One of the panelists, a fifth year student, highlighted the importance of immersing oneself in the culture for learning the language. She was also glad to see an increase in the number of students from Saudi Arabia with whom she was able to practice her Arabic. She then went to Jordan on a critical language scholarship and realized that she spoke the Saudi dialect, which was not a problem because she mixed her Jordanian dialect with the Saudi dialect she was used to and the rest was just standard Arabic. Her Arabic language skills helped her to navigate her way in France. Despite not being fluent in French, she was able to communicate with the people from the Maghreb such as Algeria, Tunisia, and Morocco who live in France.
Another panelist, a graduate student in NRES, grew up in a bilingual household, his mother being from Colombia which helped in the learning of languages.
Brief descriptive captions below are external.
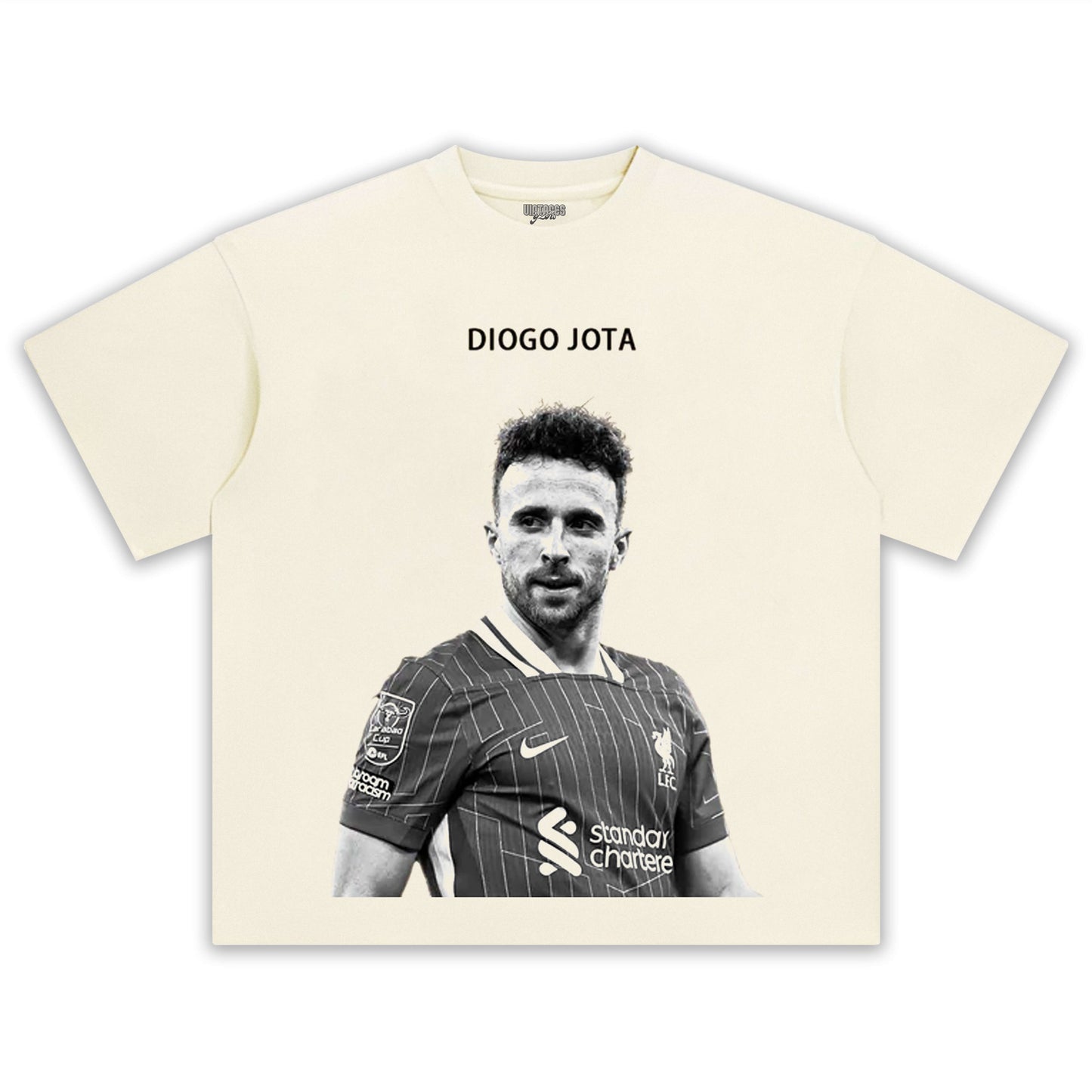 DIOGO JOTA V2 TEE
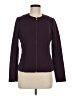 Carlisle Burgundy Jacket Size 8 - photo 1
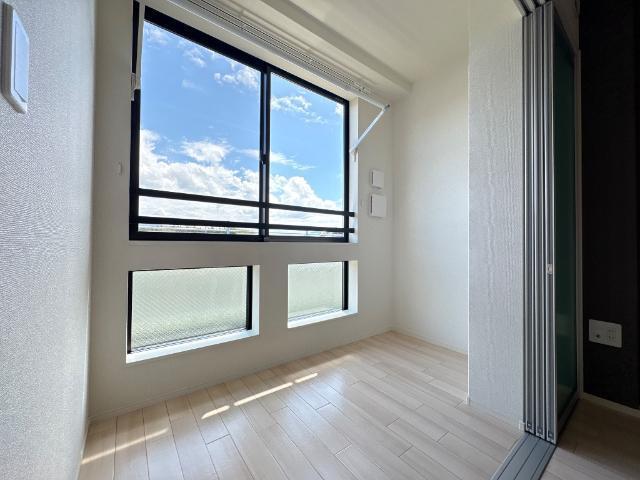 ＫＵＲＥＮＡＩ 部屋画像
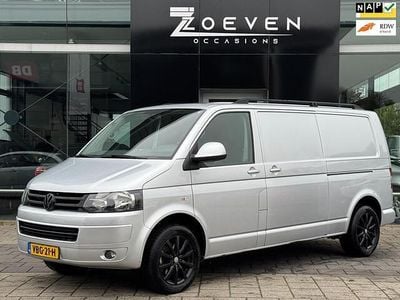 Occasion VW T6 180 PK (132 kW) 2015  (metallic) Van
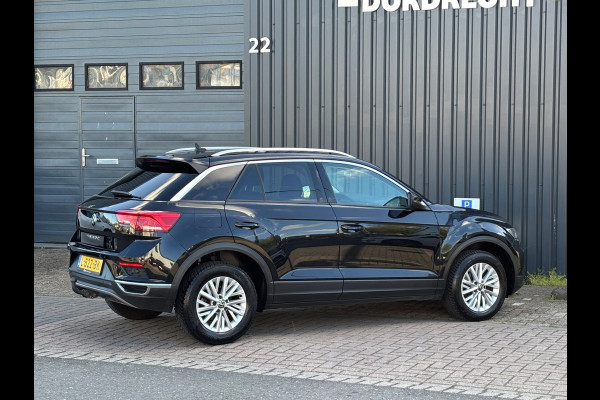 Volkswagen T-Roc 1.0 TSI Style Business TREKHAAK| ACC|CARPLAY|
He wants to work in international business so he started learning Portuguese. He already knew Spanish and thought it would be good to have a third language. After his first trip to Brazil, he fell in love with the culture and the country. Agriculture is a huge sector in Brazil He was studying how ethanol is growing as a commodity in Brazil and how it could be exported to the rest of the world. He is now studying algae in waste water treatment, for his master’s program. He has his strictly engineering curriculum but learning language helps him to understand how to translate what he knows and wants to communicate about engineering into how it would be relevant to another culture and country. He will soon be leaving for the University of Sao Paolo for fifteen months, to collaborate with professors there. Learning Portuguese has opened many doors for him and he is expecting a long fruitful career.